Even if the teacher wants to do something else, they are bound to the d*mn books that they are compelled to complete.
Each unit is a stand alone seperate unit with its own test, so it becomes a fet and forget...do the unit, do the test, never see it again. This is nearly useless for true learning.
They change the editions slightly each year, so we have no choice but to buy new books every year and the ones the elder used are useless, I shudder to think of the environmental implications of this.
I think that my biggest beef of all is that the children never have to think. It does not teach them to think, to research, to work, to find material, to synthesis material. They see it, it is gone over for them, the memorise it, they regurgitate it for the exam and they forget it.
No thinking. School on a platter. I HATE it.
I think I will stop before I become even more rabid. Hate them with a passion. Hate the way of teaching they represent, and the work ethic they produce. I hate that the kids never ever have to look for anything. It is they're education for crying out loud, shouldn't they be active participants rather than endlessly passive recipients?

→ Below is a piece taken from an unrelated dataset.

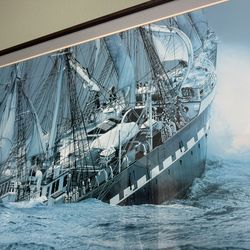 $10 Framed Print “Tempestuous Odyssey"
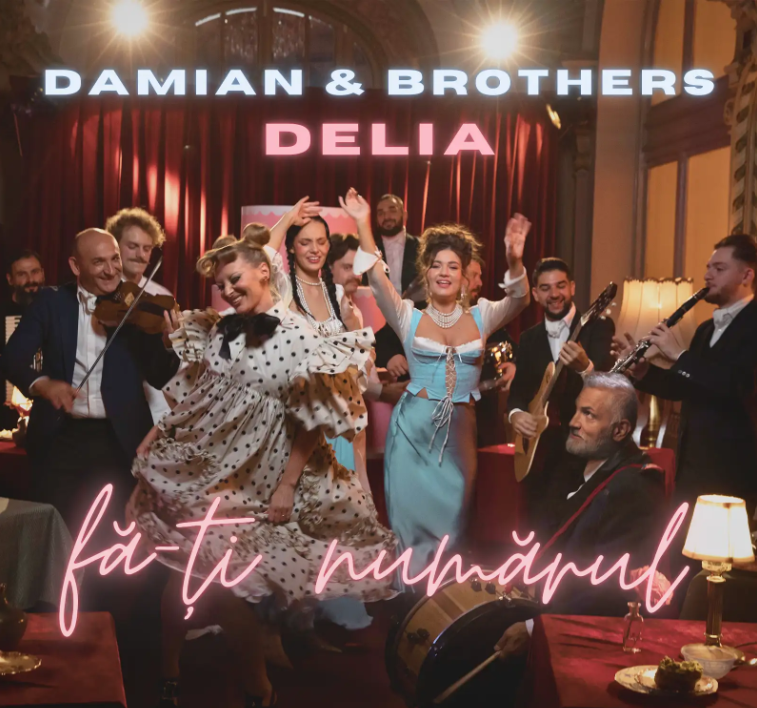 Damian & Brothers și Delia lansează „Fă-ți numărul”, o piesă de distracție supremă, cât toate petrecerile hype ale momentului la un loc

I really will stop now, *breathing deeply*
Hi oreneta! I knew you'd have opinions on this! Today I was struck yet again by this. It's really too bad (and pretty ironic, considering that it is the exact opposite of what we're learning at university as far as what school should be like.)
“Should we be forcing people to go through 18, 16, or even 12 years of school — trying to get them all to think the same way — before they make things?
…We may want to creative a preserve around youth — as Google does around its inventors — to nurture and challenge the young. What if we told students that, like Google engineers, they should take one day a week or one course a term or one year in college to create something: a company, a book, a song, a sculpture, an invention? School could act as an incubator, advising, pushing, and nurturing their ideas and effort. What would come of it? Great things and mediocre things. But it would force students to take greater responsibility for what they do and to break out of the straitjacket of uniformity. It would make them ask questions before they are told answers. It would reveal to them their own talents and needs. The skeptic will say that not every student is responsible enough or a self-starter. Perhaps. But how will we know students’ capabilities unless we put them in the position to try? And why structure education for everyone around the lowest denominator of the few?”
This is a quote from "What would google do?" by Jeff Jarvis, which eloquently and with less rage puts forward my views....
Sorry, I am eating your comments, but it is something that is bothering me...daily.
The thing that bothers me the most (or one of them) is that, as I mentioned, this is exactly the opposite of how we are learning to teach in our classes,not to mention the way that the system is supposedly structured, yet the textbook industry is so entrenched that it dominates everything. Of course there are schools and classes that work in other ways (there must be!) and even the classroom teacher I am with has tried to enrich the curriculum in different ways, but it's still really frustrating.